Против фиксированное ирония и игра удерживают все лишь объективное в непрочном витании. Смешению объективности и экзистенции противится стыд. Беспокойству на основе абсолютного сознания, - в те времена, когда оно не имеет сил восходить как исполненное сознание, - противодействует, обнаруживая достоверность его возможности, хладнокровие.
1. Ирония.
- Универсальное становление и исчезновение, исчезновение эмпирического, как всякий раз индивидуального сущего во времени - это как бы ирония действительности: существующее, как если бы оно само существовало, есть кажимость; существует лишь то, что исчезает (Das allgemeine Werden und Vergehen, das Verschwinden des Empirischen als des jeweils Einzelnen in der Zeit ist gleichsam die Ironie der Wirklichkeit: das Daseiende, als ob es selbst sei, ist ein Schein; da ist, was verschwindet).
В силу относительности всех объективных значимостей для некоторой, всякий раз особенной, точки зрения, оказывается невозможно считать нечто чисто объективное абсолютным.
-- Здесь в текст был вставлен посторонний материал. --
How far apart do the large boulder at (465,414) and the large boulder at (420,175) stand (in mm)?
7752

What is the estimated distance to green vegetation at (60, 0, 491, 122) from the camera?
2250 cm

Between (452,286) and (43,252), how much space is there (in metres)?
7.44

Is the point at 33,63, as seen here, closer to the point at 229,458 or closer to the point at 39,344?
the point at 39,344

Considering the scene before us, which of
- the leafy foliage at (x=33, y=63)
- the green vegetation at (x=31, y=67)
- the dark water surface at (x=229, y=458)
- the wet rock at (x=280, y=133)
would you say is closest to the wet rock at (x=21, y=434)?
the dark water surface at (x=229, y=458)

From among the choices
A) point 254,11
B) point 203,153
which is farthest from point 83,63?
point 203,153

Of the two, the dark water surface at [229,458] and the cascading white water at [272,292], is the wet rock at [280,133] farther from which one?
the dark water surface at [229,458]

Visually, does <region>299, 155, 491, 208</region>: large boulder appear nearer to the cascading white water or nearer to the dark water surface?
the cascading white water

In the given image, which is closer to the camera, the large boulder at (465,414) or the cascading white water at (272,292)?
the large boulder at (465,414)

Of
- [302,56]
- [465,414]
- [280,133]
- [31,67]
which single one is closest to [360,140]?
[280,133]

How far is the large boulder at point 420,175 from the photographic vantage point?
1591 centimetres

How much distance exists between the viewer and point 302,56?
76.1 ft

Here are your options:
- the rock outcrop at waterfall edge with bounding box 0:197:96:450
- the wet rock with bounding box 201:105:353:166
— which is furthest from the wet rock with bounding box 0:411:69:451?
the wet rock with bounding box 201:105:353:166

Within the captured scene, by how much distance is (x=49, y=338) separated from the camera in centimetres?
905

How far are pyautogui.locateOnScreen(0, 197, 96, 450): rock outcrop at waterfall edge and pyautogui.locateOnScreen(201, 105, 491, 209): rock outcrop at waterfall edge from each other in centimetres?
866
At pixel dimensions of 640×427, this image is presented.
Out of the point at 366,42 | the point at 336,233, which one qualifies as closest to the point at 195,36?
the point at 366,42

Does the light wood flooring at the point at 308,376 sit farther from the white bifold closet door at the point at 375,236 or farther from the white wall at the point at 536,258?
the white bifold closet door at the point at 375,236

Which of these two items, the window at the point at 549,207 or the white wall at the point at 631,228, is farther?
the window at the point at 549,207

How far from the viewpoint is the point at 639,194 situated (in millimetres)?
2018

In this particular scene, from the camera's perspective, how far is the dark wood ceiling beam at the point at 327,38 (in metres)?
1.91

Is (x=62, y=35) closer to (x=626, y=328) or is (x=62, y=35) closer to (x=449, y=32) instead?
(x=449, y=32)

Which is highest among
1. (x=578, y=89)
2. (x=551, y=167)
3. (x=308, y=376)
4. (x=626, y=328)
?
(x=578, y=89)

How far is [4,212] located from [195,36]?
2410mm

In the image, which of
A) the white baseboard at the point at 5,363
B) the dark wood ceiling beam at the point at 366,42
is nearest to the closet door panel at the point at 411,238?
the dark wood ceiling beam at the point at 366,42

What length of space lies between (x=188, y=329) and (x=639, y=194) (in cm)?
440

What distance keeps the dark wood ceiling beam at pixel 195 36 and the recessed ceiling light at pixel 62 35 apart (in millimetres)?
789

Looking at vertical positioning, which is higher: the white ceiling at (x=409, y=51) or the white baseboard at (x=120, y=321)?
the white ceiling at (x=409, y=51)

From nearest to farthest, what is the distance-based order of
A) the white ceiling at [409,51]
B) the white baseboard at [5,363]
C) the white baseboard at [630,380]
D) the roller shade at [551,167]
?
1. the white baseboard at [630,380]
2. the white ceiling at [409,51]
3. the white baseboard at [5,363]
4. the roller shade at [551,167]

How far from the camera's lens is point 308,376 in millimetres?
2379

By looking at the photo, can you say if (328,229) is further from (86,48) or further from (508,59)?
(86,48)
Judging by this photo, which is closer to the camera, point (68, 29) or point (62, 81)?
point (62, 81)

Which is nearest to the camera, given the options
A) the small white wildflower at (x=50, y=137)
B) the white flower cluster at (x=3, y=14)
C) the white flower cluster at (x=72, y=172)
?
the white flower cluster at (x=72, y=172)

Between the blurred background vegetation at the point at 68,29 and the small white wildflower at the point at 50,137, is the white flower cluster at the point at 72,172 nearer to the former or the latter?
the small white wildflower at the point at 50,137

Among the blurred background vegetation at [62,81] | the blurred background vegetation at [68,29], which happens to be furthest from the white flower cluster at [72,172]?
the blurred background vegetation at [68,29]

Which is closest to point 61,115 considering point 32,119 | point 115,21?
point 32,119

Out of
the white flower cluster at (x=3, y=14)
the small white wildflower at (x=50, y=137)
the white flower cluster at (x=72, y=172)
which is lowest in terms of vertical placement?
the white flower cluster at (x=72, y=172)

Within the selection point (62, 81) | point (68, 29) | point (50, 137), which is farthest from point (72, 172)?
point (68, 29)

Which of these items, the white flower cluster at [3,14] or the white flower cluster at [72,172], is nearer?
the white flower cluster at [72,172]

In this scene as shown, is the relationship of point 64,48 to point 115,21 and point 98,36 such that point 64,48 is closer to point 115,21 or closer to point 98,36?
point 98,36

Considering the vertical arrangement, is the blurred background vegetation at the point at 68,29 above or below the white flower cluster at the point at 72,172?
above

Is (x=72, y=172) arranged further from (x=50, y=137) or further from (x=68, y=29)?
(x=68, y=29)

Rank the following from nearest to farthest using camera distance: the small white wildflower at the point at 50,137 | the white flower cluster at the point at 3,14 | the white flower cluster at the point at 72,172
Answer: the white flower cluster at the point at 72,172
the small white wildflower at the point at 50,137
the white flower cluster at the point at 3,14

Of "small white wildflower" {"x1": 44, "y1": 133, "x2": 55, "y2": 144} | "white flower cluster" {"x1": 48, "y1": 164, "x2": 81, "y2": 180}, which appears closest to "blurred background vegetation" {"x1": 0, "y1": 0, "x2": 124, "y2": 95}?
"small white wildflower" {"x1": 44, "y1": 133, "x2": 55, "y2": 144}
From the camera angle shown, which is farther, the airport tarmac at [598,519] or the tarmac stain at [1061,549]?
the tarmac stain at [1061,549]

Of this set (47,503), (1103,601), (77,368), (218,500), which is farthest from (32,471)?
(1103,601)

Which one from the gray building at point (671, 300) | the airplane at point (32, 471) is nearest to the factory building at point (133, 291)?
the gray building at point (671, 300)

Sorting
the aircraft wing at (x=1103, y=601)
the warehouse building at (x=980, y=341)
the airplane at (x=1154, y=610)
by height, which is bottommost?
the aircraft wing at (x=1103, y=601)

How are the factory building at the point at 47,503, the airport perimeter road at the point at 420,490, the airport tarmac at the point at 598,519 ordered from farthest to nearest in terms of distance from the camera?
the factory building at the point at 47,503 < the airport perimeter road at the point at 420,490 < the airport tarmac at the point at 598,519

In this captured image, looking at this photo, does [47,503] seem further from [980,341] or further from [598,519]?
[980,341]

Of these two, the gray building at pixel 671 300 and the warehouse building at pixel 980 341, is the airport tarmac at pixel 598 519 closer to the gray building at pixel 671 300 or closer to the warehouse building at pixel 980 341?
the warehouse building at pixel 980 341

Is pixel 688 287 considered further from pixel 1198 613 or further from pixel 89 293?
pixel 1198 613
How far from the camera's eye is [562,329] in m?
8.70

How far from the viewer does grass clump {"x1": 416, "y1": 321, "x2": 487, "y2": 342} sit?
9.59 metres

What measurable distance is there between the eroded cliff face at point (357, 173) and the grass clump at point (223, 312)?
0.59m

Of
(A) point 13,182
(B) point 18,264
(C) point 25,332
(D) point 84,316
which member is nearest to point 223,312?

Желание экзистенции быть всецело собою в сугубой объективности некоторого поступка, чего-то знаемого, сказуемого, образуемого (Wißbaren, Sagbaren, Bildbaren) терпит неудачу из-за неадекватности всякой объективности в качестве всеобщей объективности. Объективность есть функция в присутствии бытия для экзистенции (Funktion in der Seinsgegenwart für Existenz), но как таковая она всегда ограничена и косна. В вершинных точках исполненной экзистенции ее сознание бытия объемлет и превосходит все объективное, которое, будучи схвачено в его наибольшем распространении, остается все же как бы вплавлено в этом объемлющем. Если существование, уже не пронизанное более экзистенцией, выступает как таковое, если объективности появляются перед нами как самобытные, то ирония в отношении к ним становится формой охранения абсолютного сознания, будь то в слабости этого сознания, чтобы оно могло сохраниться в возможности, будь то в еще неясной его зачаточности, чтобы оставить свободным простор для той экзистенции, что должна пробиться в будущем.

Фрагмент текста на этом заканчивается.